Calculating your Healthcare FSA Annual Election Amount
Determine how much money you and your family spend for out-of-pocket healthcare expenses during the plan year
, the12-month period in which you may make an annual election (not necessarily the calendar year).
You must be aware of your plan year dates as you can be reimbursed only for service dates that occurred during your plan year. It is important you are aware of the service date, and the service date is in the plan year in which you are eligible.
Changing your Annual Election Amount
Your election to participate may only be made once a year and the amount may not be changed unless there is a change due to, and consistent with, a change in family status. A qualified change in family status must be reported within 30 days of the change and includes:
- Marriage, divorce, death of a spouse, legal separation or annulment;
- Change in the number of dependents, including birth, adoption, placement for adoption, court-documented change in custody arrangement, or death of a dependent;
- Any of the following for you, your spouse or dependent: termination or commencement of employment, a strike or lockout, commencement or return from FMLA, or any change in employment status that affects eligibility for benefits;
- One of your dependents satisfies or ceases to satisfy the requirements for coverage due to change in age, student status, or similar circumstances;
- A change in daycare providers or rates charged by the provider (must not be a relative) which would be a significant increase or decrease.
Note: A rate or benefit change is not a qualified change in family status when the daycare provider is a relative of the participant or a relative of the participant’s spouse.
When can I spend my FSA funds?
Dependent Daycare FSA: You may only withdraw up to the total of your deposits to date, but we encourage you to submit for the full amount charged and we will do the bookkeeping for you.
Health Care Expense FSA: You may withdraw up to your annual election (the amount you elect at the beginning of the plan year) at any time.
What happens if I terminate employment or take a leave of absence during the plan year?
Your status as an active participant in the health care FSA ceases with your termination. After you terminate, funds remaining in the health care FSA may be paid out if the date of service for your eligible expenses occurred on or prior to your termination date. However under the Federal continuation laws (COBRA), the health care reimbursement account is considered a COBRA continuable plan. Therefore, if you have funds in your account and do not have sufficient eligible expenses incurred prior to the date of termination, you may elect to continue your participation in the plan through COBRA. You will be required to continue making your contributions on a monthly basis, after tax.

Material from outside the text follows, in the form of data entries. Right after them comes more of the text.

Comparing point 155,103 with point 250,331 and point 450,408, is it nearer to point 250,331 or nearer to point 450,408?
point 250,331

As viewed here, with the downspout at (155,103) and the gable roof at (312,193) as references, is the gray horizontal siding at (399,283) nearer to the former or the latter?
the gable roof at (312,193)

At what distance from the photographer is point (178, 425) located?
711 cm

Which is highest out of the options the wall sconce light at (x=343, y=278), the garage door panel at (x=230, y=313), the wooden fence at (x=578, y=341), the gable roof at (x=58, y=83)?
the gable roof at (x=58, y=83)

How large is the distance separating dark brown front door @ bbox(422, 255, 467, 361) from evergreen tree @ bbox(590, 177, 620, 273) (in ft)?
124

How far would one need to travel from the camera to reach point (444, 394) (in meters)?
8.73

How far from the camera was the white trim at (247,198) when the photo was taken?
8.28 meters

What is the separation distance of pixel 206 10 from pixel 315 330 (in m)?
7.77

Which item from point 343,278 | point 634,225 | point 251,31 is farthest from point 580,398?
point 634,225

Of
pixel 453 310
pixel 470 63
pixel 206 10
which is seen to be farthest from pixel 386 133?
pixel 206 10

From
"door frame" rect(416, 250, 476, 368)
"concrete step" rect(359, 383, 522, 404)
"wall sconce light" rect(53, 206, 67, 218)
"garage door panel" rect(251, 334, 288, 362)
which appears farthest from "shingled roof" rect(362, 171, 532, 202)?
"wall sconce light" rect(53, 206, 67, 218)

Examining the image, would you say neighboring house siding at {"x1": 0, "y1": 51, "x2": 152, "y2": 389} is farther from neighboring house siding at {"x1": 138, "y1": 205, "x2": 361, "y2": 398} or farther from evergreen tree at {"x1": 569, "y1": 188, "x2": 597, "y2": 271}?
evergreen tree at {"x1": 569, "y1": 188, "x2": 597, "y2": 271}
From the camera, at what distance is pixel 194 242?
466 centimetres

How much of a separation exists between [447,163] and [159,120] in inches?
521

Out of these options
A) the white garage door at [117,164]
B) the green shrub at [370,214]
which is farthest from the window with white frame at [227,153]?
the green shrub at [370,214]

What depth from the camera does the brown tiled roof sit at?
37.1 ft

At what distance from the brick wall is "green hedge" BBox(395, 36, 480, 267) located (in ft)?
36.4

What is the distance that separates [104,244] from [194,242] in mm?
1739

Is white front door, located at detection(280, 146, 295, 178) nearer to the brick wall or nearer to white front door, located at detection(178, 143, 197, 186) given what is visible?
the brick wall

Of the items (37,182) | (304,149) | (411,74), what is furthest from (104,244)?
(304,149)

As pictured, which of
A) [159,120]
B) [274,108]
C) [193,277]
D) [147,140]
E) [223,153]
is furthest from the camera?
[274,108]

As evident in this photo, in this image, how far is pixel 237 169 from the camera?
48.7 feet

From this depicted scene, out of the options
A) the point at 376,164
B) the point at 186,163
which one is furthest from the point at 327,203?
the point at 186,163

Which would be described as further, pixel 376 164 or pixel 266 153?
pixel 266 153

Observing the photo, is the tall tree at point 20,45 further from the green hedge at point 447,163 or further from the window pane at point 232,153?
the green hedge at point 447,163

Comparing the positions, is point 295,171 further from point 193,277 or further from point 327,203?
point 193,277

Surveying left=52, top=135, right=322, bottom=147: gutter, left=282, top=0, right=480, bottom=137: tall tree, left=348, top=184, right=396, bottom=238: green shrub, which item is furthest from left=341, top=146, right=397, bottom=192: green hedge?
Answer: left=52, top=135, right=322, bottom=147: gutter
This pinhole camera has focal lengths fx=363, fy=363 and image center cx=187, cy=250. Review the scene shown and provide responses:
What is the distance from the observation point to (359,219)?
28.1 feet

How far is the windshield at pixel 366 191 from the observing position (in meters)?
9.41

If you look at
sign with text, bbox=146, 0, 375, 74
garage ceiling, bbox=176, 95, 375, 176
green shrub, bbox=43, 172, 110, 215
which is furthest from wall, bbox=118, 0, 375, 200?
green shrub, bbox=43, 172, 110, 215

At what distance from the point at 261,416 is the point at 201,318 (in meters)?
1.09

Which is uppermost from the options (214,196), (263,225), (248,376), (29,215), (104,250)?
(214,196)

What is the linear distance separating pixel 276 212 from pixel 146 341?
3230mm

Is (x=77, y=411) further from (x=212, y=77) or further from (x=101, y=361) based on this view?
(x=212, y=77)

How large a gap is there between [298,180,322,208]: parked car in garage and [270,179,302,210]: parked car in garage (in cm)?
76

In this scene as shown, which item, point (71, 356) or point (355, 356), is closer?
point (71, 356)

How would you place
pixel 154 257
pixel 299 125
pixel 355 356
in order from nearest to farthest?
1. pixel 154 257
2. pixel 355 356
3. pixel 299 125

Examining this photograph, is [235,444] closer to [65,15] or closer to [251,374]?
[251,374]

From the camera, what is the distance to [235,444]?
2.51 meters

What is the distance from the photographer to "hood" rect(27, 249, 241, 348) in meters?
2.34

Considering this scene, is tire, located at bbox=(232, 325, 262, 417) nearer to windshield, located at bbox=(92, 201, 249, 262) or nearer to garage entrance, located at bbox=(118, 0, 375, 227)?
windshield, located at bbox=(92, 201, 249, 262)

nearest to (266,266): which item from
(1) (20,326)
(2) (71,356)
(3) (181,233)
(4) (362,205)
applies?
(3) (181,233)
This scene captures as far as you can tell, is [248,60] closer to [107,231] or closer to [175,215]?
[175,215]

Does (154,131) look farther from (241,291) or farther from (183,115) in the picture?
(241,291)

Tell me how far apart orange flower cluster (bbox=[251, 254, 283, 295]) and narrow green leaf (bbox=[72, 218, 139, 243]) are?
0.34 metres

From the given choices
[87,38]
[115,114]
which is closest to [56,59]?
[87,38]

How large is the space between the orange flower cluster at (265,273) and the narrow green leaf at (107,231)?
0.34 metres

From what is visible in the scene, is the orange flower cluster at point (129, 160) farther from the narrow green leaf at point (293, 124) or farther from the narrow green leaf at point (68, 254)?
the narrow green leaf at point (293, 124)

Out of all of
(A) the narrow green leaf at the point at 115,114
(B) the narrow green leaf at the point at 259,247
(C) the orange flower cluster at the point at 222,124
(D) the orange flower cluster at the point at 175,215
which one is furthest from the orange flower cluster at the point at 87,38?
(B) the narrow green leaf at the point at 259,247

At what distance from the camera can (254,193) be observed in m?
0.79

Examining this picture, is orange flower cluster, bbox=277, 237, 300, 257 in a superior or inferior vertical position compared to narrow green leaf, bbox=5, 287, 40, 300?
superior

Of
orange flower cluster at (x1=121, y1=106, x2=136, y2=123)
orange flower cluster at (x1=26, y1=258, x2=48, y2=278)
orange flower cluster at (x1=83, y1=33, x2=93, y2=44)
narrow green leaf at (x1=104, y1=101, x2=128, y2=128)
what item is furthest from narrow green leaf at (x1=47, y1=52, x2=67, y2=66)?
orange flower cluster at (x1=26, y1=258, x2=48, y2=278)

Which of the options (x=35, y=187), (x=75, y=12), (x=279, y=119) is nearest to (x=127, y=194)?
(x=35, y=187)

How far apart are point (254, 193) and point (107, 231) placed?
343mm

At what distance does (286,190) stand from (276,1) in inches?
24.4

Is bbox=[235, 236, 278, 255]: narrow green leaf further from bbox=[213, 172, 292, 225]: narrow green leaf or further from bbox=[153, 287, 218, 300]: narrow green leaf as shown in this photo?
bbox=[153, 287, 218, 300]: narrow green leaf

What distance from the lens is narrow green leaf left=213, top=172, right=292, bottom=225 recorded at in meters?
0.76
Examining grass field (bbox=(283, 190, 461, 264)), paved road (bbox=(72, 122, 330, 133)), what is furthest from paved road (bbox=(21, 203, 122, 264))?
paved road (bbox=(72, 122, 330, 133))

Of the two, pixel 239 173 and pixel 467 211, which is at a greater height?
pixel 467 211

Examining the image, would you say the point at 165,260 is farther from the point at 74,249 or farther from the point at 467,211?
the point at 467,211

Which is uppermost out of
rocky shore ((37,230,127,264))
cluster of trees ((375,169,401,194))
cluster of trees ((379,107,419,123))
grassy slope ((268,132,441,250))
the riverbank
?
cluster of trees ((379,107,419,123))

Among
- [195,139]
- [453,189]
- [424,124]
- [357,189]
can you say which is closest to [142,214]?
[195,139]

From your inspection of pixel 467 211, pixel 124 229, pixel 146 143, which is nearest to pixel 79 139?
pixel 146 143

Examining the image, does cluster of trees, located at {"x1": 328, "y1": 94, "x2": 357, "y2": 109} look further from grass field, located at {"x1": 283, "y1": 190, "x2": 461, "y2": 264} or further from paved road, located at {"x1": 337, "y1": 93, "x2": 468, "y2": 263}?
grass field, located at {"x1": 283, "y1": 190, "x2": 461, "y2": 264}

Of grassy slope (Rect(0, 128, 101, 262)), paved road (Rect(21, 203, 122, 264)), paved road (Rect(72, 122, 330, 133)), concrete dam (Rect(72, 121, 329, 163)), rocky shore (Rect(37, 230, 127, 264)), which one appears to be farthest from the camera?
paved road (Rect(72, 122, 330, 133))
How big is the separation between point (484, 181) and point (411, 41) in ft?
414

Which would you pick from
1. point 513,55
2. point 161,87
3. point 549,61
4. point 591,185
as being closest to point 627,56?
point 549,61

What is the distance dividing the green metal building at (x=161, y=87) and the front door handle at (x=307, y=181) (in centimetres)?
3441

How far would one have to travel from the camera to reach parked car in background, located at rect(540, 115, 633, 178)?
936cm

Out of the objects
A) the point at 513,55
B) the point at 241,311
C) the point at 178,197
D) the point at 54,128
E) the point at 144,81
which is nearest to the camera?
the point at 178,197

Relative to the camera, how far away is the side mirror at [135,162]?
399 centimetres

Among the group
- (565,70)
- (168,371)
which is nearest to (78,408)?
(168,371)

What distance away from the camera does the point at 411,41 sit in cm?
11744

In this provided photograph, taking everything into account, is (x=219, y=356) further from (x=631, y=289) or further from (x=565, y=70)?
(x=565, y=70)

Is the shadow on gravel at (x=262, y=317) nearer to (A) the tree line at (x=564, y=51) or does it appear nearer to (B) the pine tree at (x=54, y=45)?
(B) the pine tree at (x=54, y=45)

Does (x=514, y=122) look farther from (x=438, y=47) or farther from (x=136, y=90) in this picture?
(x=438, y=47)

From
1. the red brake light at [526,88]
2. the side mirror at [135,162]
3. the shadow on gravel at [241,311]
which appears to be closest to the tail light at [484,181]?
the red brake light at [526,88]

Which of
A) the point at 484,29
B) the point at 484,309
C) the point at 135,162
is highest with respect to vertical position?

Your contributions to your dependent daycare FSA stop with your termination; however, you may continue to request reimbursement from your account for eligible expenses incurred through the remainder of the plan year until the funds in the account are depleted.
In the event of a Family Medical Leave of Absence (FMLA), you may accelerate your contributions in advance of the leave (pre-tax), continue your current contributions on an after-tax basis during the leave, or increase your per pay check contribution for the remainder of the plan year upon your return. You may continue to request reimbursement for eligible expenses during this period only if you had pre-paid or contributed to your account while you were on leave. You may wait and request reimbursement upon your return to work if you are making up the contributions.